→ **Try it**: Produce an exact copy of the data below.

→ **Records for the task**:
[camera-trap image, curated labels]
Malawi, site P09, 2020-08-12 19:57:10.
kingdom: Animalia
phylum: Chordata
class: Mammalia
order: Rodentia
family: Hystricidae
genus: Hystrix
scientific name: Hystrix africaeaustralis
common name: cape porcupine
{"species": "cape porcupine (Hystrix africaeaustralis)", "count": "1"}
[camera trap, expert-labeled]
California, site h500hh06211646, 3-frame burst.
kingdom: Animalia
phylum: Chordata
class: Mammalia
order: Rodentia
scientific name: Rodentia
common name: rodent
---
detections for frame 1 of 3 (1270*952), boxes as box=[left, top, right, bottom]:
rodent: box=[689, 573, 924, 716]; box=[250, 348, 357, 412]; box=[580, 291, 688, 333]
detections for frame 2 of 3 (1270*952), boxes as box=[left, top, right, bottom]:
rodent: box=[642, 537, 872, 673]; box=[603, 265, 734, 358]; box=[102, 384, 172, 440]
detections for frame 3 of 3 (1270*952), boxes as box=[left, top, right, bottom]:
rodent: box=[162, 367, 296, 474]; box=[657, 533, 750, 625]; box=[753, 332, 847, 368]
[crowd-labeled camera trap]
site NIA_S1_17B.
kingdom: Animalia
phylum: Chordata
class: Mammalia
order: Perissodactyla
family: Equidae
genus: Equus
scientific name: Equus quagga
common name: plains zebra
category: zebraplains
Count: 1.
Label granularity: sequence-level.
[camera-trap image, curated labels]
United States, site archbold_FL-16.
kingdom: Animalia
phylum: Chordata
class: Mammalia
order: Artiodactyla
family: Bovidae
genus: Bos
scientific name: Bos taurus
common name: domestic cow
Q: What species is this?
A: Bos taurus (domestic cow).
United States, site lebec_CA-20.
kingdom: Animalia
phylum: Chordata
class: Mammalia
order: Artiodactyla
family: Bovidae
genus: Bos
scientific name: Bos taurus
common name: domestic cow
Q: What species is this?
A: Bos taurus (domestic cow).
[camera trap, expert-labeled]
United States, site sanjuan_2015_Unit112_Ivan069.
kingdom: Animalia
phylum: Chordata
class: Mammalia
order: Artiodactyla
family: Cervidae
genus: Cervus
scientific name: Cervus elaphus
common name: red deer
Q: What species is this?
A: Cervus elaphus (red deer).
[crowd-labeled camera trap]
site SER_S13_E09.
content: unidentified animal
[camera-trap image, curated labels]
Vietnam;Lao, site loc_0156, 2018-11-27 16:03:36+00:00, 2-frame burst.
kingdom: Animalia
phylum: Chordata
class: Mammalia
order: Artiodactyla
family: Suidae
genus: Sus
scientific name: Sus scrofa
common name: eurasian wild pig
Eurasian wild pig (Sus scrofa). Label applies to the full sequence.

→ **Written reply**:
[camera-trap image, curated labels]
Malawi, site P09, 2020-08-12 19:57:10.
kingdom: Animalia
phylum: Chordata
class: Mammalia
order: Rodentia
family: Hystricidae
genus: Hystrix
scientific name: Hystrix africaeaustralis
common name: cape porcupine
{"species": "cape porcupine (Hystrix africaeaustralis)", "count": "1"}
[camera trap, expert-labeled]
California, site h500hh06211646, 3-frame burst.
kingdom: Animalia
phylum: Chordata
class: Mammalia
order: Rodentia
scientific name: Rodentia
common name: rodent
---
detections for frame 1 of 3 (1270*952), boxes as box=[left, top, right, bottom]:
rodent: box=[689, 573, 924, 716]; box=[250, 348, 357, 412]; box=[580, 291, 688, 333]
detections for frame 2 of 3 (1270*952), boxes as box=[left, top, right, bottom]:
rodent: box=[642, 537, 872, 673]; box=[603, 265, 734, 358]; box=[102, 384, 172, 440]
detections for frame 3 of 3 (1270*952), boxes as box=[left, top, right, bottom]:
rodent: box=[162, 367, 296, 474]; box=[657, 533, 750, 625]; box=[753, 332, 847, 368]
[crowd-labeled camera trap]
site NIA_S1_17B.
kingdom: Animalia
phylum: Chordata
class: Mammalia
order: Perissodactyla
family: Equidae
genus: Equus
scientific name: Equus quagga
common name: plains zebra
category: zebraplains
Count: 1.
Label granularity: sequence-level.
[camera-trap image, curated labels]
United States, site archbold_FL-16.
kingdom: Animalia
phylum: Chordata
class: Mammalia
order: Artiodactyla
family: Bovidae
genus: Bos
scientific name: Bos taurus
common name: domestic cow
Q: What species is this?
A: Bos taurus (domestic cow).
United States, site lebec_CA-20.
kingdom: Animalia
phylum: Chordata
class: Mammalia
order: Artiodactyla
family: Bovidae
genus: Bos
scientific name: Bos taurus
common name: domestic cow
Q: What species is this?
A: Bos taurus (domestic cow).
[camera trap, expert-labeled]
United States, site sanjuan_2015_Unit112_Ivan069.
kingdom: Animalia
phylum: Chordata
class: Mammalia
order: Artiodactyla
family: Cervidae
genus: Cervus
scientific name: Cervus elaphus
common name: red deer
Q: What species is this?
A: Cervus elaphus (red deer).
[crowd-labeled camera trap]
site SER_S13_E09.
content: unidentified animal
[camera-trap image, curated labels]
Vietnam;Lao, site loc_0156, 2018-11-27 16:03:36+00:00, 2-frame burst.
kingdom: Animalia
phylum: Chordata
class: Mammalia
order: Artiodactyla
family: Suidae
genus: Sus
scientific name: Sus scrofa
common name: eurasian wild pig
Eurasian wild pig (Sus scrofa). Label applies to the full sequence.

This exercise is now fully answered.